Vista sulla Piramide di Djoser a Saqqara

Secondo questo studio, infatti, questi due pozzi di acqua servivano a far sì che questa potesse far alzare e poi abbassare un galleggiante utile al trasporto dei blocchi per la costruzione della piramide.

Alla base della loro teoria, dunque, ci sarebbe l’utilizzo di un sistema idraulico realizzato sapientemente all’interno della piramide stessa. I ricercatori hanno individuato ben due pozzi verticali all’interno della struttura piramidale, che potrebbero essere stati sfruttati per far fluire l’acqua: a supporto di questa ipotesi, comunque plausibile, il team di studiosi ha anche esaminato una struttura proprio adiacente alla Piramide di Djoser, la recinzione di Gisr el-Mudir. Il cosiddetto “Grande Recinto” è una costruzione, in passato misteriosa e poco compresa dalla scienza, che forse è servita nei lavori di costruzione della Piramide di Djoser come una sorta di diga. In questo modo, la diga avrebbe contenuto l’acqua e i sedimenti provenienti dalle fonti idriche più vicine per far poi confluire l’acqua, una volta purificata dai vari detriti, all’interno dei pozzi nella piramide.

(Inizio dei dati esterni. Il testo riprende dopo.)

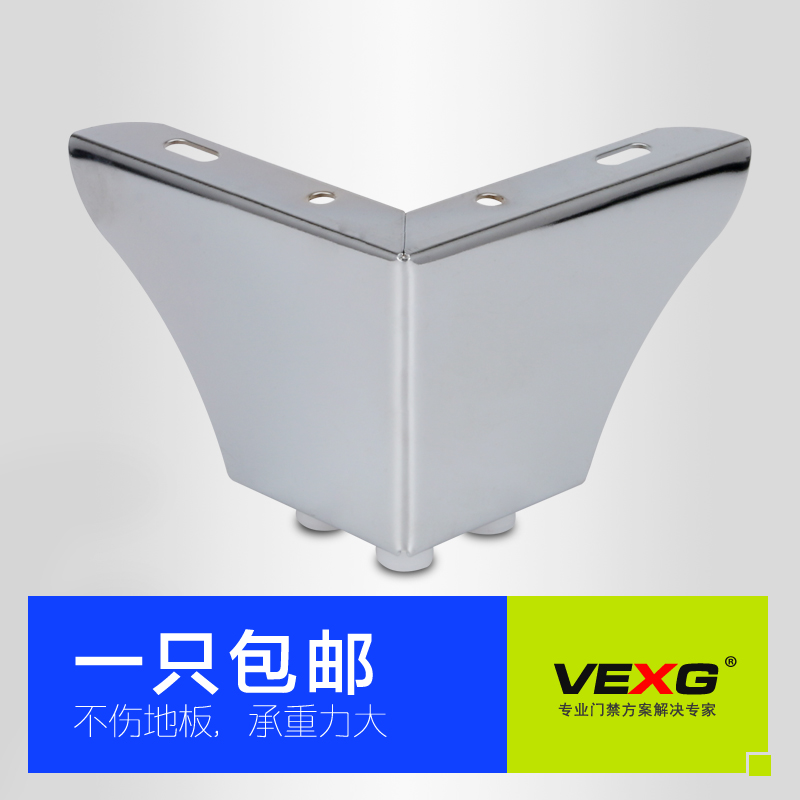 Vexg foot sofa feet coffee table legs furniture legs legs legs foot of the bed tv cabinet foot sofa legs foot cabinet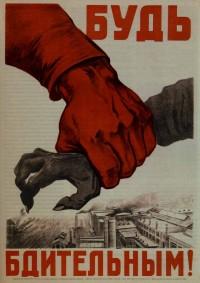 Лозунг нашей власти: бей своих, чтоб чужие боялись!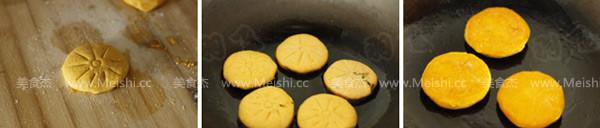 南瓜饼aR.jpg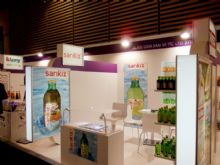 SIAL - France Food Fair | Sarıkız - Alaşehir | Natural and Fruit Aromatic Mine Water, for those who want to relax!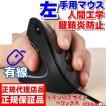 4978_11516【日本国内正規保証品】PERIMICE-513LペリックスPerixx左手用 左利き 縦型 有線マウス  腱鞘炎防止 1000/1600 DPI人間工学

Inoltre, i ricercatori hanno anche portato alla luce molteplici scomparti scavati all’interno del terreno esterno alla piramide, che forse all’epoca potrebbero essere stati costruiti come impianto di trattamento dell’acqua. Qui, i sedimenti si sarebbero depositati man mano che l’acqua fluiva lungo i diversi comparti, prima di essere convogliata priva di impurità all’interno dei pozzi della struttura.

Questa scoperta fa nuova luce sui metodi ingegneristici di cui si sono serviti gli antichi egizi per costruire una delle più stupefacenti meraviglie del mondo, nonché dimostra che gli egizi erano già in grado di utilizzare nell’antichità alcune tecnologie idrauliche che anche oggi sembrano più che avanzate.

Qual è la Piramide di Djoser

La Piramide di Djoser è ritenuta la più antica e la più maestosa dell’area della necropoli di Saqqara: questa imponente piramide rappresenta infatti un’importante pietra miliare nell’evoluzione dell’architettura funeraria egizia. Costruita durante la III dinastia per il faraone Djoser, la monumentale struttura è stata progettata dall’architetto Imhotep, che l’ha resa famosa per la sua innovazione e la grandiosità.

La piramide si distingue per essere la prima in pietra a gradoni della storia egizia e la sua struttura ha infatti posto le basi per le future piramidi che hanno poi caratterizzato il paesaggio delle necropoli egizie. La sua forma a gradoni, simboleggiante la scala che il faraone doveva salire per raggiungere il cielo e unirsi agli dei, riflette le credenze spirituali dell’antico Egitto. Imhotep, inoltre, introdusse anche gallerie sotterranee e corridoi nel complesso funerario, aprendo la strada a nuove tecniche architettoniche che si sarebbero evolute nelle piramidi successive.